EXERCISE
Can you render the whole listing below as a JSON list of strings, one string per line, with blank lines and the pictures left out?

RECORDS FOR THE EXERCISE
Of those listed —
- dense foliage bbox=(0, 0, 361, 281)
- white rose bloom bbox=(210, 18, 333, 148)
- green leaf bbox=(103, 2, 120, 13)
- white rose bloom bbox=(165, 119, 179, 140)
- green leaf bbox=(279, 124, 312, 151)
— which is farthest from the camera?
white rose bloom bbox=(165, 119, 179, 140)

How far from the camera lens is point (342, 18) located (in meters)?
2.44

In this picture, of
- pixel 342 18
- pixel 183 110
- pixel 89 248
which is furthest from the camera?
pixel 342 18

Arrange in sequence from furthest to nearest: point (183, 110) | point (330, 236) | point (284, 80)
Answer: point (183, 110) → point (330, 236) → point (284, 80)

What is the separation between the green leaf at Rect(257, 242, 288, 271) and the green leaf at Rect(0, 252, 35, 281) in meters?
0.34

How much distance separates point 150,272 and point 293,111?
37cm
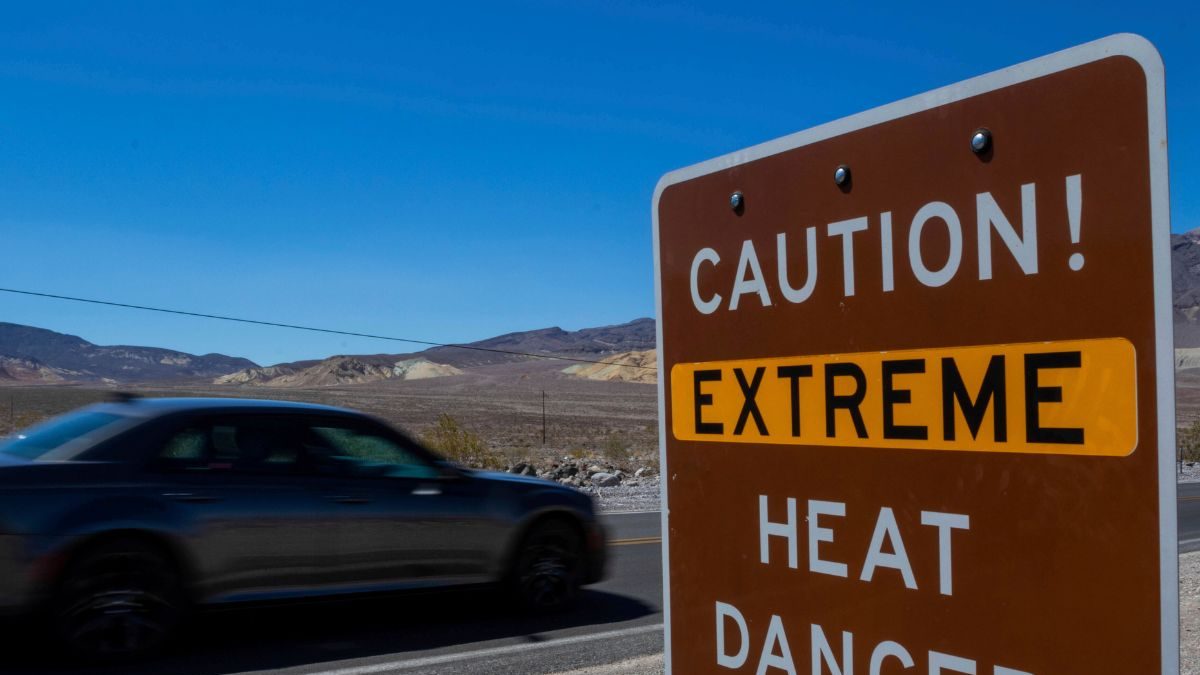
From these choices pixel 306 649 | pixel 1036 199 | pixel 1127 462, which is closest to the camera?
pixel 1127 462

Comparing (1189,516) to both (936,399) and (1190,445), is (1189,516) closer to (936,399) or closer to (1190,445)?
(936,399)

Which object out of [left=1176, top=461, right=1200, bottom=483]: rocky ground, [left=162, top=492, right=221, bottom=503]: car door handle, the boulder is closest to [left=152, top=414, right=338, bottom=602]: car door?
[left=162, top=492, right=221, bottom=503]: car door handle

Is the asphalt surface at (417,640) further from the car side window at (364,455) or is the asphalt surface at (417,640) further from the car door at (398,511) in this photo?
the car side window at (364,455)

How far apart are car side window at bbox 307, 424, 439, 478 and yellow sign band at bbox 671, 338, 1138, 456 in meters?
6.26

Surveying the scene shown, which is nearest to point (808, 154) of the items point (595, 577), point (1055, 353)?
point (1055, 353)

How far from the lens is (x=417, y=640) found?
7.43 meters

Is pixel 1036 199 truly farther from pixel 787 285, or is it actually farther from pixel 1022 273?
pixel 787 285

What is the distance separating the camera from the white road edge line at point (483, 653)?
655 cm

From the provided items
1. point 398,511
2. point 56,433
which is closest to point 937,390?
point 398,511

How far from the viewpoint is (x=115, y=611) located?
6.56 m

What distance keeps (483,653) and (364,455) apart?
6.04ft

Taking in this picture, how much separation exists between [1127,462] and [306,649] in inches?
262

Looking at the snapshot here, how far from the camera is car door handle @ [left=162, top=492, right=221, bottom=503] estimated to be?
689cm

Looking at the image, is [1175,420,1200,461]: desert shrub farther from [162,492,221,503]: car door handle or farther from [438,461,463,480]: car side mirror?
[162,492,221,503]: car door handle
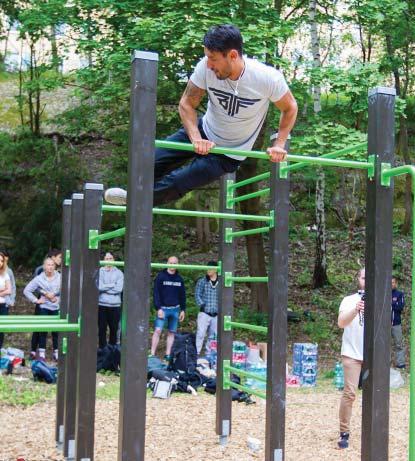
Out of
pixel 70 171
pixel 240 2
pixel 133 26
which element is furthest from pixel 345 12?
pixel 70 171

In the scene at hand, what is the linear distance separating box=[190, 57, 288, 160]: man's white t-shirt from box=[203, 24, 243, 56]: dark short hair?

RESULT BELOW
[
  "Of those listed —",
  "- dense foliage bbox=(0, 0, 361, 281)",
  "- white rose bloom bbox=(210, 18, 333, 148)",
  "- green leaf bbox=(103, 2, 120, 13)",
  "- white rose bloom bbox=(165, 119, 179, 140)",
  "- green leaf bbox=(279, 124, 312, 151)",
  "— which is farthest from the camera?",
  "white rose bloom bbox=(165, 119, 179, 140)",
  "How far from the camera lens is point (342, 18) located (in meters)?",
  "2.44",
  "In this picture, of",
  "- pixel 342 18",
  "- pixel 183 110",
  "- pixel 89 248",
  "which is furthest from the camera?",
  "pixel 342 18",
  "Arrange in sequence from furthest to nearest: point (183, 110) | point (330, 236) | point (284, 80)",
  "Answer: point (183, 110) → point (330, 236) → point (284, 80)",
  "What is the separation between the green leaf at Rect(257, 242, 288, 271) and the green leaf at Rect(0, 252, 35, 281) in meters?",
  "0.34",
  "How much distance separates point 150,272 and point 293,111?",
  "37cm",
  "From these choices pixel 306 649 | pixel 1036 199 | pixel 1127 462, which is closest to the camera?",
  "pixel 1127 462",
  "Comparing (1189,516) to both (936,399) and (1190,445), is (1189,516) closer to (936,399) or closer to (1190,445)?",
  "(936,399)",
  "Which object out of [left=1176, top=461, right=1200, bottom=483]: rocky ground, [left=162, top=492, right=221, bottom=503]: car door handle, the boulder is closest to [left=152, top=414, right=338, bottom=602]: car door?",
  "[left=162, top=492, right=221, bottom=503]: car door handle",
  "Is the asphalt surface at (417,640) further from the car side window at (364,455) or is the asphalt surface at (417,640) further from the car door at (398,511) in this photo?",
  "the car side window at (364,455)",
  "How far apart are car side window at bbox 307, 424, 439, 478 and yellow sign band at bbox 671, 338, 1138, 456 in meters?",
  "6.26",
  "Surveying the scene shown, which is nearest to point (808, 154) of the items point (595, 577), point (1055, 353)?",
  "point (1055, 353)",
  "How far from the lens is (x=417, y=640) found?",
  "7.43 meters",
  "Is pixel 1036 199 truly farther from pixel 787 285, or is it actually farther from pixel 1022 273?",
  "pixel 787 285",
  "What is the distance separating the camera from the white road edge line at point (483, 653)?",
  "655 cm",
  "From the provided items",
  "1. point 398,511",
  "2. point 56,433",
  "which is closest to point 937,390?",
  "point 398,511",
  "How far from the viewpoint is (x=115, y=611) located?",
  "6.56 m",
  "What distance keeps (483,653) and (364,455) apart?",
  "6.04ft",
  "Taking in this picture, how much separation exists between [1127,462] and [306,649] in inches?",
  "262",
  "Looking at the snapshot here, how far from the camera is car door handle @ [left=162, top=492, right=221, bottom=503] estimated to be?",
  "689cm",
  "Looking at the image, is [1175,420,1200,461]: desert shrub farther from [162,492,221,503]: car door handle or farther from [438,461,463,480]: car side mirror?",
  "[162,492,221,503]: car door handle",
  "Out of",
  "pixel 70 171",
  "pixel 240 2",
  "pixel 133 26",
  "which element is furthest from pixel 345 12?",
  "pixel 70 171",
  "In the scene at hand, what is the linear distance separating box=[190, 57, 288, 160]: man's white t-shirt from box=[203, 24, 243, 56]: dark short hair?"
]